How and Why Junior Doctors Turned on the Tories

by Eben Jones

13 January 2016

The dispute between the government and British Medical Association (BMA) broke onto the front pages back in November, with the announcement that 98% of BMA members, including myself, had voted in favour of industrial action – the first strike of the dispute taking place on 12 January.

This demonstrated an astonishing degree of agreement amongst a group for whom such action seemed improbable. Think ‘doctor’ and you might imagine moderate centre-ground politics. Instead, we’ve seen their backlash dubbed as radical or militant, with doctors from across the political spectrum unified in their fight against the proposed contract.

This dispute has been fuelled by some key themes:


The government has stated it is acting to fulfil its election manifesto pledge to “ensure you can … receive the hospital care you need, seven days a week by 2020.”

This is a reasonable sounding pledge which has been rejected by the medical profession in two key regards. First and most importantly, we believe this care already exists. Jeremy Hunt, the health secretary, has repeatedly blamed weekend staffing levels for 11,000 excess deaths each year. This number is lifted from a paper that specifically warns it would be “rash and misleading” to assume such deaths are preventable, due to the myriad confounding factors that limit retrospective studies like this. Those working on the frontline would argue these deaths are mostly explained by the ‘emergency’ nature of weekend admissions, while a big proportion of weekday admissions are for elective procedures which are inherently lower-risk.

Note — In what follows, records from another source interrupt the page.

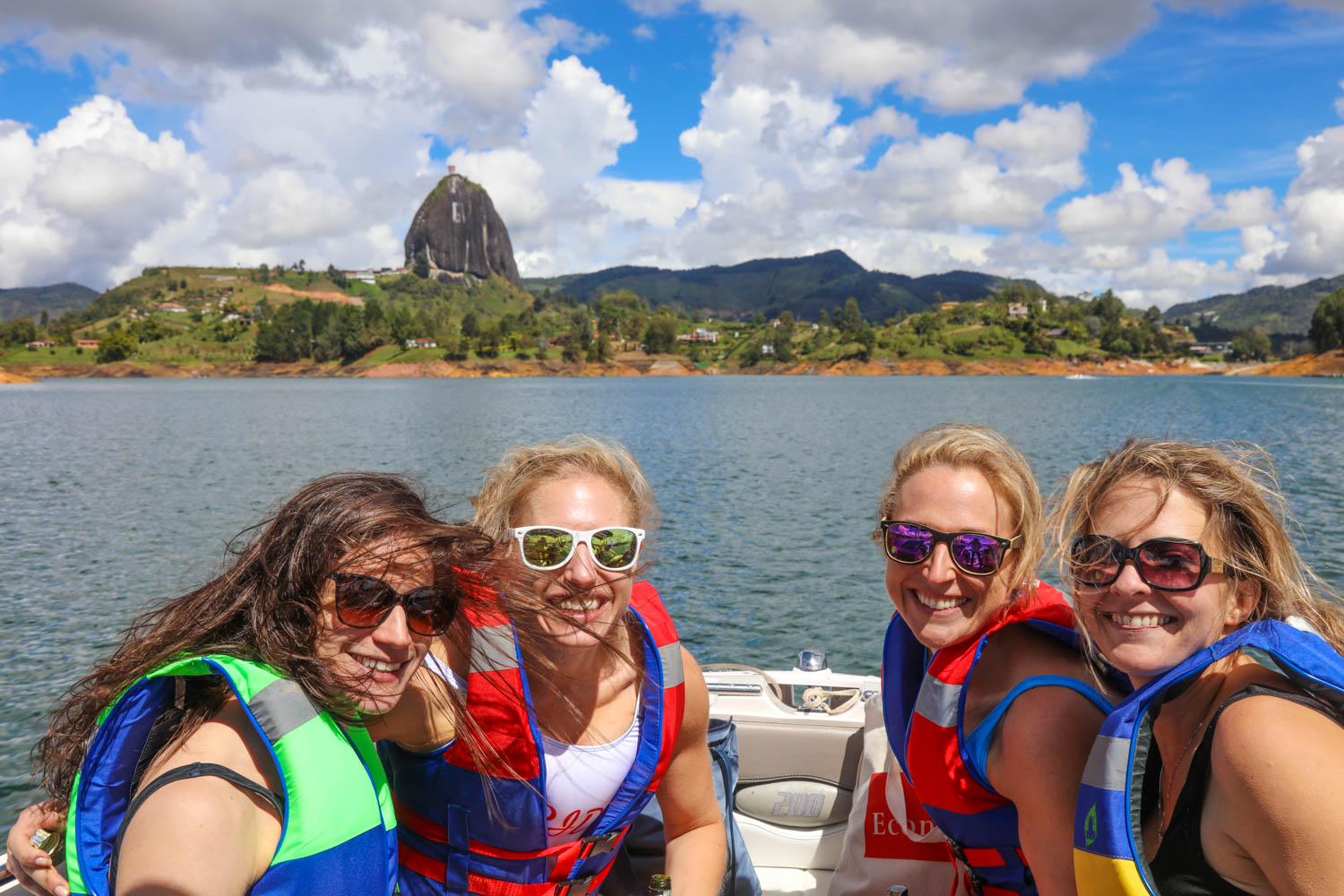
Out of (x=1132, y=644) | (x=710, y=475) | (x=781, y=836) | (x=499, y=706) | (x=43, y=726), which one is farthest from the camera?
(x=710, y=475)

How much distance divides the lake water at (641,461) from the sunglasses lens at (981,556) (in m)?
1.59

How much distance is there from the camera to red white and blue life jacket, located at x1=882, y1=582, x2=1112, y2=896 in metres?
2.23

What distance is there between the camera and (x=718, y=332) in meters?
192

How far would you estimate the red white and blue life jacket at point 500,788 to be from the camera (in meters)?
2.45

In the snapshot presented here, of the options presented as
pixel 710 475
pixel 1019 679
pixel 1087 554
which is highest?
pixel 1087 554

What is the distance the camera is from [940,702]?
2.31 meters

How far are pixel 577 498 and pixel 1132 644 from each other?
1568 millimetres

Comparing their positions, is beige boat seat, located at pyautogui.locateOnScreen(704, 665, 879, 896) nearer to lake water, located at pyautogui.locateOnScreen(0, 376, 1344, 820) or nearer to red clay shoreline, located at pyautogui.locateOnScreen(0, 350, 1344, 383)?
lake water, located at pyautogui.locateOnScreen(0, 376, 1344, 820)

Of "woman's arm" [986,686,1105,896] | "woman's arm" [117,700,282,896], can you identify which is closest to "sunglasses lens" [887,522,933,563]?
"woman's arm" [986,686,1105,896]

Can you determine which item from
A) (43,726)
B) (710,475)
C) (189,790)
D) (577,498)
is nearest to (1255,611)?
(577,498)

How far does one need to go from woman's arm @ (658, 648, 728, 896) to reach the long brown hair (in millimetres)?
987

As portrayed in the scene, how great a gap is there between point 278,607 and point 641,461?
2889cm

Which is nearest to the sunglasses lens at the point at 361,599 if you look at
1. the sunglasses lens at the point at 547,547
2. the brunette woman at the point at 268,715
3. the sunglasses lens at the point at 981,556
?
the brunette woman at the point at 268,715

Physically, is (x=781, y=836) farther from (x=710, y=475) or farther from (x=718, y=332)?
(x=718, y=332)
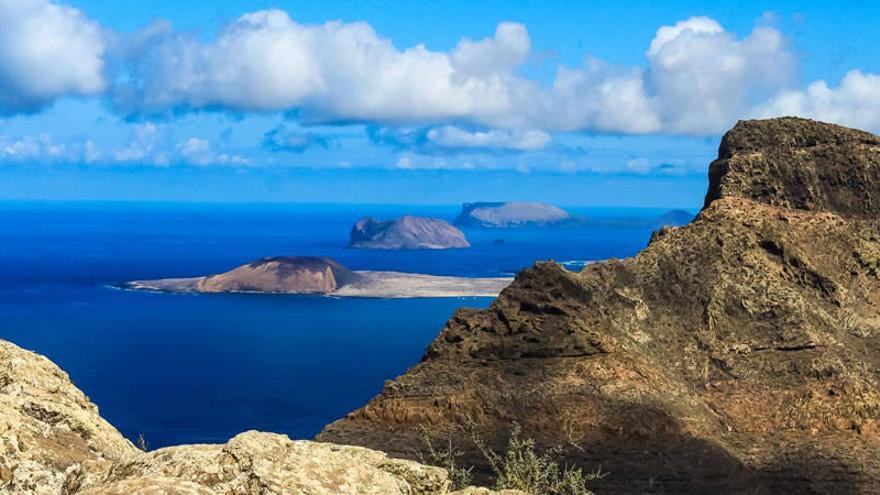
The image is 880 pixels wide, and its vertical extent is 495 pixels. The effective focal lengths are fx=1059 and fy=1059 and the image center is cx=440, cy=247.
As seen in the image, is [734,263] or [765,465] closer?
[765,465]

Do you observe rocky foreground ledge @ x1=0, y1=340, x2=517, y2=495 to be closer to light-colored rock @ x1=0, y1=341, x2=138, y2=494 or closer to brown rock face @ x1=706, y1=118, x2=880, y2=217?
light-colored rock @ x1=0, y1=341, x2=138, y2=494

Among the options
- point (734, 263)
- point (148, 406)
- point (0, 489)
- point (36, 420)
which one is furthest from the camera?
point (148, 406)

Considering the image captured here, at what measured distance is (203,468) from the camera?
1554cm

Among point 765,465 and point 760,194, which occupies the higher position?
point 760,194

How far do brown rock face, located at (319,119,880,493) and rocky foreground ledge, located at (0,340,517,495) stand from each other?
4792 cm

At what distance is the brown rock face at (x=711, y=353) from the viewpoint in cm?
7025

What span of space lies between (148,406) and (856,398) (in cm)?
11364

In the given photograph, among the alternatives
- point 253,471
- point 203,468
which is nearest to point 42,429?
point 203,468

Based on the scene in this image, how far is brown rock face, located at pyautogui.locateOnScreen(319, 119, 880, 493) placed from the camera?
230 feet

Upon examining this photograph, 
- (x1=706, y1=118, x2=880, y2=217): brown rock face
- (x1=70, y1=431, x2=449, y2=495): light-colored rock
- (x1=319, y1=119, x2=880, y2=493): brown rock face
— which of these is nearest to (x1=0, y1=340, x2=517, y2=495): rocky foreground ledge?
(x1=70, y1=431, x2=449, y2=495): light-colored rock

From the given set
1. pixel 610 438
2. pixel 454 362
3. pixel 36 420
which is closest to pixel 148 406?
pixel 454 362

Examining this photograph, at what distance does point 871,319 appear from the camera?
287 feet

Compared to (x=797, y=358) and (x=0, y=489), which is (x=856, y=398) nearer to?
(x=797, y=358)

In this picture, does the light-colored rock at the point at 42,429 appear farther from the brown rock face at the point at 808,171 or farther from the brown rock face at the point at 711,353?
the brown rock face at the point at 808,171
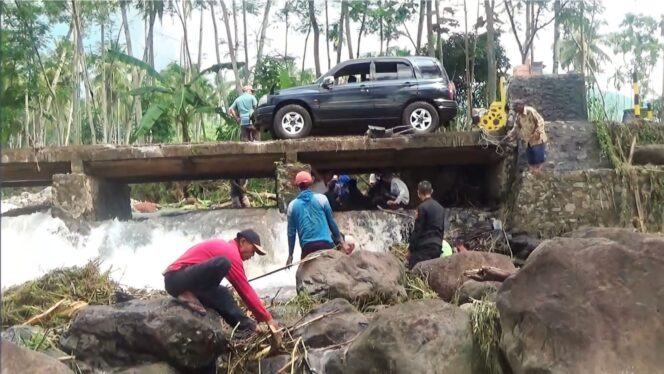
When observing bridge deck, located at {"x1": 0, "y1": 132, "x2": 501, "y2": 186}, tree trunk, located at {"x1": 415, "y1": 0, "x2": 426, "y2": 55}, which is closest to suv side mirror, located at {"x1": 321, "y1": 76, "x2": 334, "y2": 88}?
bridge deck, located at {"x1": 0, "y1": 132, "x2": 501, "y2": 186}

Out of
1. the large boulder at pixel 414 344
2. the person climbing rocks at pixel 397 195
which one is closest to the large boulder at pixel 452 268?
the large boulder at pixel 414 344

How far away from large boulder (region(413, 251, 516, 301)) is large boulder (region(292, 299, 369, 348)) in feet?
5.08

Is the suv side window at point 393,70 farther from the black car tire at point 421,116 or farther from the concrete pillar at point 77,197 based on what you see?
the concrete pillar at point 77,197

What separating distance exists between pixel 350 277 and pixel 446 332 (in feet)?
6.98

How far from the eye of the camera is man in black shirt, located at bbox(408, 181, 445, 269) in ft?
29.2

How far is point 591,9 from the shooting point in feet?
89.4

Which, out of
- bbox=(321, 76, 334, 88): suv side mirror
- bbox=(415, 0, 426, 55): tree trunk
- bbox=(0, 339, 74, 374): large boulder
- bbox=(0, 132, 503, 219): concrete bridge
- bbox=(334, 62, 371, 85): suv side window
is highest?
bbox=(415, 0, 426, 55): tree trunk

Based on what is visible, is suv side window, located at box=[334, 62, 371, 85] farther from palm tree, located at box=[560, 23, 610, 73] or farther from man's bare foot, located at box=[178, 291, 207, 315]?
palm tree, located at box=[560, 23, 610, 73]

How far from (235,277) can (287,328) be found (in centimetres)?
78

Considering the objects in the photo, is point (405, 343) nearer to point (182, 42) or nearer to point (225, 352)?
point (225, 352)

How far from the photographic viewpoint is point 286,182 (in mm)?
13117

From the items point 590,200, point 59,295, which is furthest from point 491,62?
point 59,295

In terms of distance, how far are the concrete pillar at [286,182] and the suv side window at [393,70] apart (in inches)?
98.9

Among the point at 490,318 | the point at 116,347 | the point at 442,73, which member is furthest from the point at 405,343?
the point at 442,73
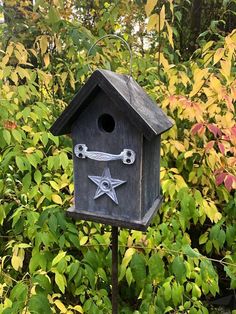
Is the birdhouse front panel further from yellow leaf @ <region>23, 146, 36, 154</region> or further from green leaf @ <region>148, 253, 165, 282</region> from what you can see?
yellow leaf @ <region>23, 146, 36, 154</region>

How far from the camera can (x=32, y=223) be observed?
175 centimetres

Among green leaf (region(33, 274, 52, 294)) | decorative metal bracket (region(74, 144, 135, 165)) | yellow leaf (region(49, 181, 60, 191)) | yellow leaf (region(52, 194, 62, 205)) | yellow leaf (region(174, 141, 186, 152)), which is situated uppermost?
yellow leaf (region(174, 141, 186, 152))

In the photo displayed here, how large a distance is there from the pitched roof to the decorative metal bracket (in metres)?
0.09

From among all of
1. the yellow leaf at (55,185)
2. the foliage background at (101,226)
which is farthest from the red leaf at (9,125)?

We already work at night and over the weekend to provide emergency care for our patients around the clock, and we feel Hunt is wilfully misinterpreting this data to pursue the restructuring of NHS care which is politically motivated rather than evidence-based.

Second, we feel there is no evidence that the proposed contract would combat these supposed problems. The government is not proposing more doctors. It claims that total hours worked will not rise. Ministers claim they simply want to make it financially viable to roster more staff at weekends. However, nobody is saying that hospitals are overstaffed during the week. If there truly were an excess of deaths due to weekend staffing, would these changes not simply distribute it across the week?


Last week the Independent ran an exclusive which detailed correspondence between the Department of Health (DoH) and a supposedly independent NHS England director to build a case against junior doctors.

The letter in question – signed by medical director Bruce Keogh – was released in the aftermath of the Paris attacks, and called into question whether doctors would be on hand to act if a similar incident arose on a day of planned industrial action. At the time, this provoked a furious backlash amongst doctors who felt it questioned their professional integrity. We now know that DoH directly pressured NHS England to build a “hard-edged” argument against industrial action along these lines, also promising that Bruce Keogh would not be required field questions from the media the following day. It has also been raised that Keogh was one of the authors of the ‘11,000 deaths’ paper – a figure that Hunt began to quote some time prior to its publication in the British Medical Journal.

Perhaps naively, doctors have been shocked by this degree of collusion and corruption at the top level of health policy-making. As things stand, NHS staff are practically undivided in their rejection of the health secretary’s integrity and suitability for office. This leaves us at a point where many would feel inclined to reject whatever gets put on the table while Hunt remains in his role.

Refusal to negotiate.

The BMA’s campaign has focussed on safety and fairness, relating to the two key areas of disagreement on which the government has shown no willingness to negotiate.

The first of these relates to safeguards to prevent NHS trusts from overworking junior doctors to the extent that the safety of patients is compromised. Currently, financial disincentives for over-working doctors make it cost-effective for trusts to ensure that hospitals are adequately staffed. As junior doctor Andrew Collier stated on BBC News, the proposed replacements are “toothless, they’re like someone marking their own homework.” We reject a contract that leaves us open to abuse from our employers, both for our sake and for the sake of our patients.

At the same time, the proposed contract attempts to reclassify those hours that are deemed ‘unsociable’. We all know that being at work on a Saturday is unsociable. We all know that if you’re at work at 2am, you’re at work at night. To claim otherwise is frankly insulting. We also know that care has to be provided 24/7, and it is. It’s quite clear to us the government wants more out-of-hours staffing, but it doesn’t want to pay for it.

How things stand.

The situation is intriguingly balanced. The BMA has suffered from poor public relations and failure to reinforce its core messages, yet public opinion still weighs heavily in favour of the junior doctors, with two thirds supporting the 12 January action. Further, the concessions that would end the dispute – specifically the implementation of robust safeguards against unsafe working and a backtrack on the definition of unsociable hours – are those most integral to the government’s proposals. The BMA has planned a full walkout, including emergency care, on 10 February. Clearly, all parties want to avoid this, and we should expect significant developments by then.

The government knows victory against junior doctors would provide it with a prototype with which to pick off other groups – particularly within the NHS, but across the public sector generally – in order to drive down wages. We recognise the significance of this battle – it’s one that we have to win.